Exercise description: Retype the records below, beginning with the line that contains "As we observe" and ending with the line that contains "the white painted wall at point (266, 85) →", with both of those lines included.

Listing:
◆ ◆ ◆ ◆ ◆
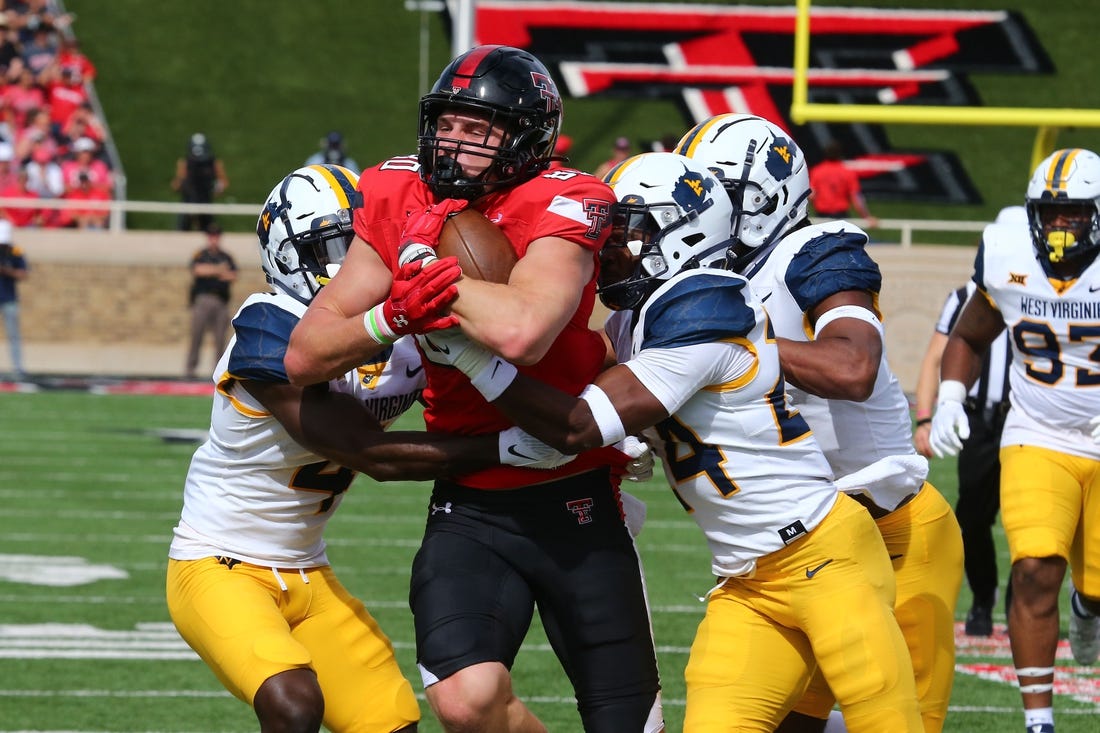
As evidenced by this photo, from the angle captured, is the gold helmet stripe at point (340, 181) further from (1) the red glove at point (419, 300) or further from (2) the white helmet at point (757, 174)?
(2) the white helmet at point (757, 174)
◆ ◆ ◆ ◆ ◆
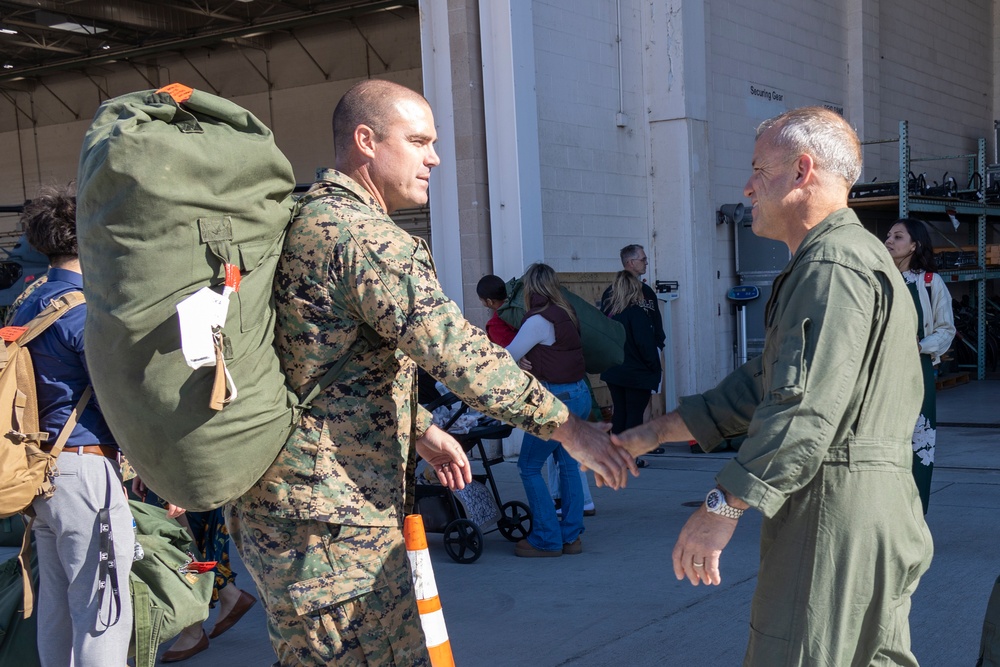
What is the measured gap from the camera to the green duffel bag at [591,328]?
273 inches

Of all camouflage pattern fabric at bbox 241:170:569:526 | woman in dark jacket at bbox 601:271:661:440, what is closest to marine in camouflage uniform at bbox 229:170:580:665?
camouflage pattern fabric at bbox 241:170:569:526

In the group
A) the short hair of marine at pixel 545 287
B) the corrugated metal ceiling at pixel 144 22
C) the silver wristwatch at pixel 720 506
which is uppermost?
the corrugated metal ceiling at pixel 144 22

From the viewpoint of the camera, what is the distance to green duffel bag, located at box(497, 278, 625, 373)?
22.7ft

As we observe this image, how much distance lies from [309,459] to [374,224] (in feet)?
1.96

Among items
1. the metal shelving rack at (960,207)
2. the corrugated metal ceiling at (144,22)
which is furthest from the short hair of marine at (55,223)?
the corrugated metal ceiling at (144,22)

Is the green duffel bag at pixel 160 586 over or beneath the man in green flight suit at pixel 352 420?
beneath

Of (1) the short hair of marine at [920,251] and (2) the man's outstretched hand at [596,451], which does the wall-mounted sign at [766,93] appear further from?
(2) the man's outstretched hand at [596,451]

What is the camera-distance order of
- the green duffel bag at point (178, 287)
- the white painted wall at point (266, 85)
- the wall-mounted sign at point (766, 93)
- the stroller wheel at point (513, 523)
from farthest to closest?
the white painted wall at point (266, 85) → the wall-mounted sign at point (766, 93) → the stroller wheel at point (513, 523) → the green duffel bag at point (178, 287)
◆ ◆ ◆ ◆ ◆
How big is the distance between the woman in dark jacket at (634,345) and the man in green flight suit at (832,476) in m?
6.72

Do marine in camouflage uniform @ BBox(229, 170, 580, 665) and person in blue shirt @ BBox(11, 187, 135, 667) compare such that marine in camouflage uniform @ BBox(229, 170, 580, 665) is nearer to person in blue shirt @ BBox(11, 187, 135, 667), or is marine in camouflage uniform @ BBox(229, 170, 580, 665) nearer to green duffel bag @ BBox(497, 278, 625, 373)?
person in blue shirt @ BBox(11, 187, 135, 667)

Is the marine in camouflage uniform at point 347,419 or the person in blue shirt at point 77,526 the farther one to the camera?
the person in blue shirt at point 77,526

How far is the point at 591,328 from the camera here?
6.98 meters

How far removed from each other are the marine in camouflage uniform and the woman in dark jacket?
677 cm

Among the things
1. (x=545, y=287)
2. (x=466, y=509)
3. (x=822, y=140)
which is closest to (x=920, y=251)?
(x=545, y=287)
◆ ◆ ◆ ◆ ◆
Result of the task:
As we observe this image, how much distance lies from [309,459] to [374,224] (in feet)?
1.96

Among items
1. the metal shelving rack at (960,207)
2. the corrugated metal ceiling at (144,22)
which is furthest from the short hair of marine at (55,223)?
the corrugated metal ceiling at (144,22)

Is the green duffel bag at pixel 160 586 over or beneath the man in green flight suit at pixel 352 420?
beneath

Of (1) the short hair of marine at [920,251] and (2) the man's outstretched hand at [596,451], which does the wall-mounted sign at [766,93] appear further from?
(2) the man's outstretched hand at [596,451]

What is the camera-distance order of
- the green duffel bag at point (178, 287)
- the white painted wall at point (266, 85)
- the wall-mounted sign at point (766, 93)
- the stroller wheel at point (513, 523)
from farthest to closest?
the white painted wall at point (266, 85) → the wall-mounted sign at point (766, 93) → the stroller wheel at point (513, 523) → the green duffel bag at point (178, 287)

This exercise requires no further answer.